Twenty years later, the amount of data involved in criminal cases has ballooned,
thanks to the proliferation of computers, tablets and mobile phones.

This makes the investigation and prosecution of criminal offences far more complex
and time-consuming than ever, while the massive volume of data confronting the
police in all sorts of cases makes meeting their obligations on disclosure
increasingly difficult. The implications of this accelerating burden on the criminal
justice system have never been properly debated; rather, they have been shoved
into the “too difficult” box.

Police cultures also impede disclosure. The role of the police is to act as an
impartial investigator; it is the CPS whose job it is to prosecute a case. But the
nature of police work means detectives and officers have to develop theories about
their cases. Some officers may wilfully conceal evidence that undermines the case
they have constructed. But basic human psychology – none of us much likes to be
proved wrong – means that many more may be blinkered by unconscious bias
that draws them away from evidence that undermines their case theory. This has
led some to question whether it is right to leave disclosure decisions to the police.
At the very least, the police need proper training, but it has been found to be
inadequate across the majority of police forces.

The police wield immense power over our lives. From Hillsborough to Stephen
Lawrence, the Birmingham Six to child sex abuse in Rotherham: the past tells us
that when they are not adequately held accountable for that power, the result can
be deep injustices of the very worst kind.

Accountability has increased significantly in the past 20 years, with the
establishment of the Independent Police Complaints Commission and independent
inspectorate. But police failings on disclosure have been swept under the carpet
for too long, even as they are further aggravated by austerity and the sheer
volume of data in the modern world. If we continue to ignore them, we will pay
the ultimate price: the guarantee of a fair trial.

1 comment:

  1. "The police wield immense power over our lives. From Hillsborough to Stephen
    Lawrence, the Birmingham Six to child sex abuse in Rotherham: the past tells us
    that when they are not adequately held accountable for that power, the result can
    be deep injustices of the very worst kind."

    Lockerbie is way up there among "the worst kind".

    1. A senior investigating police officer told the court that his diary of events during the Malta phase of his enquiries lay in his "office in Glasgow". What the judges and the defence team were not allowed to know was that the diary contained several instances of "unlimited monies, with $10,000 available immediately" on offer by the US Department of Justice, provided the sole identification witness gave evidence. It also recorded several instances of insistent demands from that witness and his brother, one of which coincided almost exactly with the date of the final identification of the accused from a batch of police photographs.

    2. Again, the court and the defence team were not allowed to know the contents of the forensic notebook kept by a key forensic witness.
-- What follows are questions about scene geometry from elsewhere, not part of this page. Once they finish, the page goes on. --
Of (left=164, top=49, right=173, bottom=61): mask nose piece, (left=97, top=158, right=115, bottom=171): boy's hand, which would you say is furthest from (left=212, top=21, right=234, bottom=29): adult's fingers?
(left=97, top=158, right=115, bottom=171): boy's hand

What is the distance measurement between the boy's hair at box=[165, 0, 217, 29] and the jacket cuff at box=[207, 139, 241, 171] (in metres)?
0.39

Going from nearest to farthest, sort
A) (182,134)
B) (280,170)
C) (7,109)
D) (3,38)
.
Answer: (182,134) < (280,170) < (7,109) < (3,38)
In the margin of that notebook lay two hand-written entries. One stated that a fragment of timer board alleged to come from the bomb had a protective coating of 100% tin. The second recorded that a control timer board obtained by the police from the Swiss manufacturers had a protective coating of an alloy, 70% tin and 30% lead. In spite of this he told the court that the timer fragment and the control sample were "materially and structurally similar in all respects". The notebook containing this paradox lay undisclosed in police files. It was discovered only after a three year investigation by the Scottish Criminal Cases Review Commission, and formed one of the six reasons for their conclusion that "a miscarriage of justice may have occurred".

    In spite of these two examples, the Crown Office and Lockerbie prosecutors deny that anything is untoward. They maintain that "a trial court and five appeal judges examined the evidence, and the Libyan was guilty".

    Sorry, M'lud, they were not shown all of the evidence. They were misled for reasons which the Crown Office must now admit to the Scottish nation and the world.